Nine out of 10 Kenyan adults say abortion should be illegal in all or most cases, a new study shows.
A 24-country study by the Pew Research Center found that attitudes varied widely across countries, with religiously unaffiliated adults, people on the ideological left and women more likely to support legal abortion.
A median of 71 per cent of adults in the 24 countries surveyed said abortion should be legal in all or most cases, while a median of 27 per cent said it should be illegal.
In all three African countries surveyed—Kenya, Nigeria and South Africa—majorities (89 per cent in Kenya, 92 per cent in Nigeria and 57 per cent in South Africa) said abortion should be illegal in all or most cases. In Kenya, the survey was conducted face-to-face between March 26 and April 19, involving 1,036 adults in 105 households.
According to the survey, only 11 per cent of Kenyans and 8 per cent of Nigerians were in favour of legalising abortion, while 41 per cent of South Africans were in favour.

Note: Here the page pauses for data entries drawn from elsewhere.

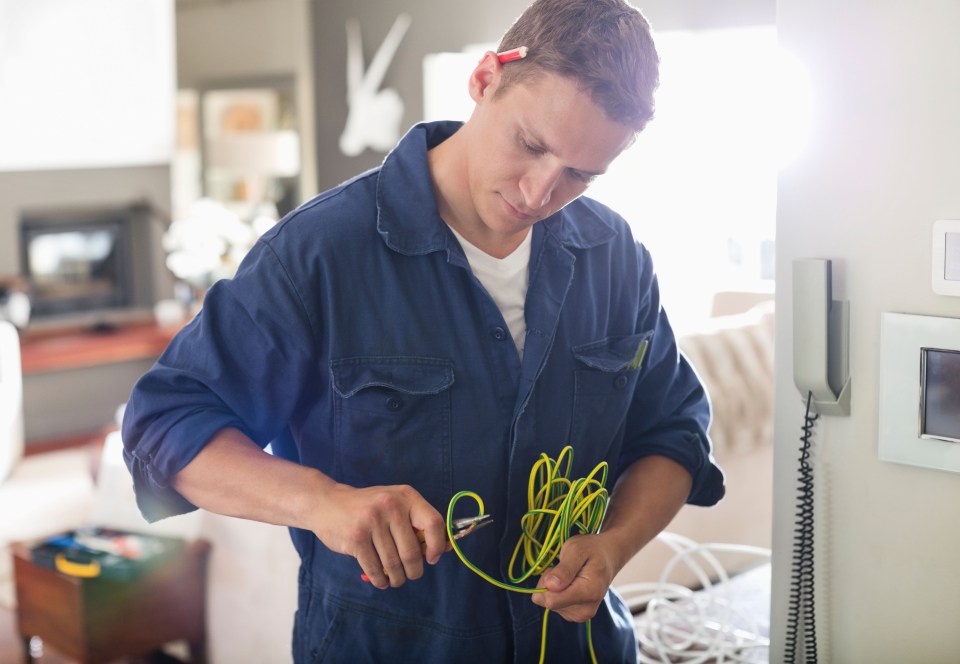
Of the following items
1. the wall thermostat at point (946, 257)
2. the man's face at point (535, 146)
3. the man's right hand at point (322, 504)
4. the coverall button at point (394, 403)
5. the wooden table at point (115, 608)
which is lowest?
the wooden table at point (115, 608)

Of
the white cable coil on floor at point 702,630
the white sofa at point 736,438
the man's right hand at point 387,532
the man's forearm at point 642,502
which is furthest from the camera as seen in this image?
the white sofa at point 736,438

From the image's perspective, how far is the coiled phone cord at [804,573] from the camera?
1257 millimetres

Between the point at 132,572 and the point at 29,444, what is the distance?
361 cm

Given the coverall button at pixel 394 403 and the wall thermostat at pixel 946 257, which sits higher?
the wall thermostat at pixel 946 257

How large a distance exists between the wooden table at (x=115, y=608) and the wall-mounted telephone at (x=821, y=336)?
1.99 metres

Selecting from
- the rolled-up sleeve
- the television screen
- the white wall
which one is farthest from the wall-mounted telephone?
the television screen

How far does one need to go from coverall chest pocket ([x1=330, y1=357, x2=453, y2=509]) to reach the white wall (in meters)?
0.41

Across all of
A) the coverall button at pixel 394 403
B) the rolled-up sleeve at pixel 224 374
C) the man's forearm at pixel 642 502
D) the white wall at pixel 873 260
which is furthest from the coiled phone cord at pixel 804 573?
the rolled-up sleeve at pixel 224 374

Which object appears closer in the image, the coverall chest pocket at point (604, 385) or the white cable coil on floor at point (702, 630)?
the coverall chest pocket at point (604, 385)

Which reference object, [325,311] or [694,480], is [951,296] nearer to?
[694,480]

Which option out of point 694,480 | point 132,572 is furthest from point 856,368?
point 132,572

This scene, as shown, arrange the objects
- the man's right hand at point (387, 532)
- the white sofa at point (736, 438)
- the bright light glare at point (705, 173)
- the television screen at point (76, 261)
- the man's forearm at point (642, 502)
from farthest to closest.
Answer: the television screen at point (76, 261), the bright light glare at point (705, 173), the white sofa at point (736, 438), the man's forearm at point (642, 502), the man's right hand at point (387, 532)

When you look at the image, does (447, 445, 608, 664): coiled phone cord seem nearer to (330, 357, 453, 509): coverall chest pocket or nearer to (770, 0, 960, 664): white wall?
(330, 357, 453, 509): coverall chest pocket

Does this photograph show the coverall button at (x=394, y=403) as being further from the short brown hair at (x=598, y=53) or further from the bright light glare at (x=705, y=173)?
the bright light glare at (x=705, y=173)
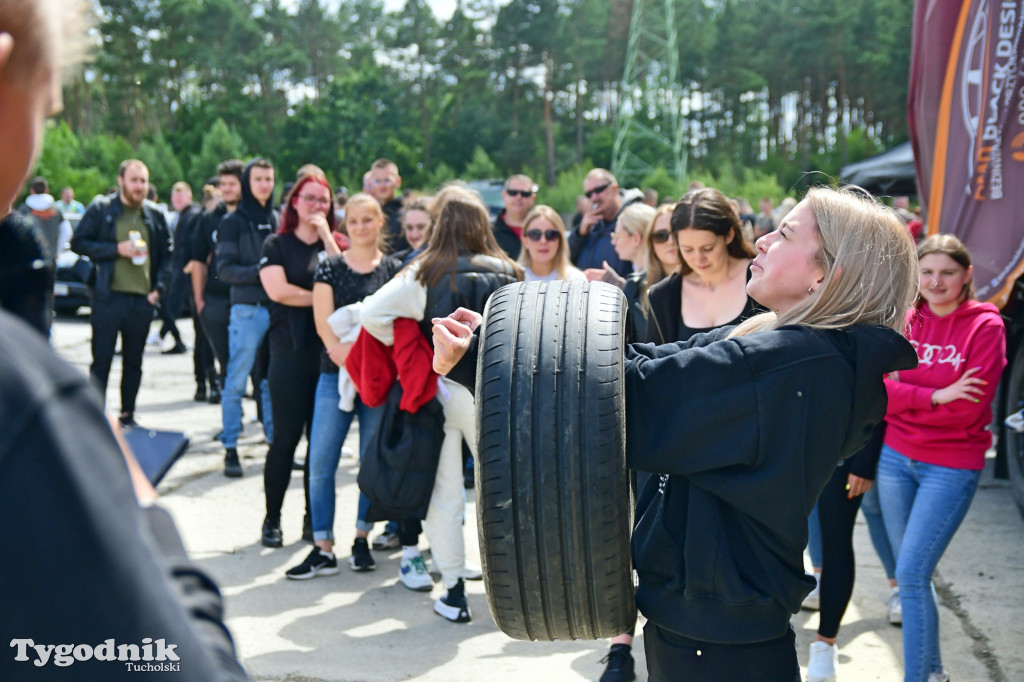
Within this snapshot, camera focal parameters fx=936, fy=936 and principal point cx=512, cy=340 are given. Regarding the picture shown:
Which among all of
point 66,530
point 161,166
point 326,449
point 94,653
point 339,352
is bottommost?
point 161,166

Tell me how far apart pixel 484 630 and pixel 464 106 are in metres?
52.8

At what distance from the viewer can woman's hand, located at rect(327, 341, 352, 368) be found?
5027 mm

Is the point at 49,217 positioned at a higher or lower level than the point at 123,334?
higher

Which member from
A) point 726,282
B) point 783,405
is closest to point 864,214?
point 783,405

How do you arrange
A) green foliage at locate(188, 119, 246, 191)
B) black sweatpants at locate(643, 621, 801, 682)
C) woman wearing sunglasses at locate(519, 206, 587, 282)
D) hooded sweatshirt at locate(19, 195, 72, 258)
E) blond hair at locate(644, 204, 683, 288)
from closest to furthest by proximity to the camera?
black sweatpants at locate(643, 621, 801, 682) < blond hair at locate(644, 204, 683, 288) < woman wearing sunglasses at locate(519, 206, 587, 282) < hooded sweatshirt at locate(19, 195, 72, 258) < green foliage at locate(188, 119, 246, 191)

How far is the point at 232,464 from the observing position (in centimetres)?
679

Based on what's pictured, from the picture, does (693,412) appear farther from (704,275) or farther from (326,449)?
(326,449)

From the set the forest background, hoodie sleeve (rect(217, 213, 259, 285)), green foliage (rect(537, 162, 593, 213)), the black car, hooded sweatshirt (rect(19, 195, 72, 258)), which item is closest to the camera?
hoodie sleeve (rect(217, 213, 259, 285))

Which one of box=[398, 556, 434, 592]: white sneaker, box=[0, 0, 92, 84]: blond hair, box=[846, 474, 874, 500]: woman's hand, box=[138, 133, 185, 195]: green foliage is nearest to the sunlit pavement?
box=[398, 556, 434, 592]: white sneaker

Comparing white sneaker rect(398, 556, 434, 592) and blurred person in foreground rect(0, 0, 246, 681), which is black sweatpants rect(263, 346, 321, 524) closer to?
white sneaker rect(398, 556, 434, 592)

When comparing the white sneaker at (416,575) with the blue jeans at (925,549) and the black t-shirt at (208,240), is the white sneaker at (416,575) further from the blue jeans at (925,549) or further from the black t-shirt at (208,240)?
the black t-shirt at (208,240)

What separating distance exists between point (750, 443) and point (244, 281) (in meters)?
5.31

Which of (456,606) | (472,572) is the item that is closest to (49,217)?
(472,572)

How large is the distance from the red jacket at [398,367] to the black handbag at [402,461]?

In Kenya, abortion remains heavily restricted, only being allowed in certain circumstances, such as when a trained health professional deems it necessary for emergency treatment, or when the life or health of the mother is at risk. The study found that abortion regulations are more restrictive in countries where support for legal abortion tends to be lower.
Most of the other countries surveyed have more permissive rules, allowing abortion up to a certain point in pregnancy, while in Brazil, Nigeria and Indonesia abortion is only allowed if a woman’s life is at risk.
The study also found that people’s attitudes towards abortion are strongly linked to how important they say religion is in their lives. In countries where a higher proportion of people are religious, much lower proportions think abortion should be legal.
“Religious affiliation is also an important factor when considering views on abortion within countries. On balance, adults with no religious affiliation who identify as atheists are more likely to say abortion should be legal in all or most cases than those who identify with a religion,” the study states.
In the United States, where a Supreme Court decision last year ended the constitutional right to abortion, 62 per cent of adults said abortion should be legal in all or most cases. Support for legal abortion in the US has not changed in recent years.
In Europe, there is widespread agreement that abortion should be legal. In almost every European country surveyed, at least 75 per cent of adults said abortion should be legal in all cases. In Sweden, 95 per cent said it should be legalised. Poland stood out for more restrictive views of its residents, with only 56 per cent saying abortion should be legal.
In the Asia-Pacific region, majorities in Australia, India, Japan and South Korea said it should be legal in all or most cases, while 83 per cent of adults in Indonesia said it should be illegal in all or most cases.
In 15 of the 18 countries where the Pew Research Center measures political ideology on a left-right scale, those on the left are more likely than those on the right to say abortion should be legal in all or most cases.
Gender was also found to influence views on abortion, although these differences are not as large or as widespread as ideological and religious differences, with women more likely than men to support abortion.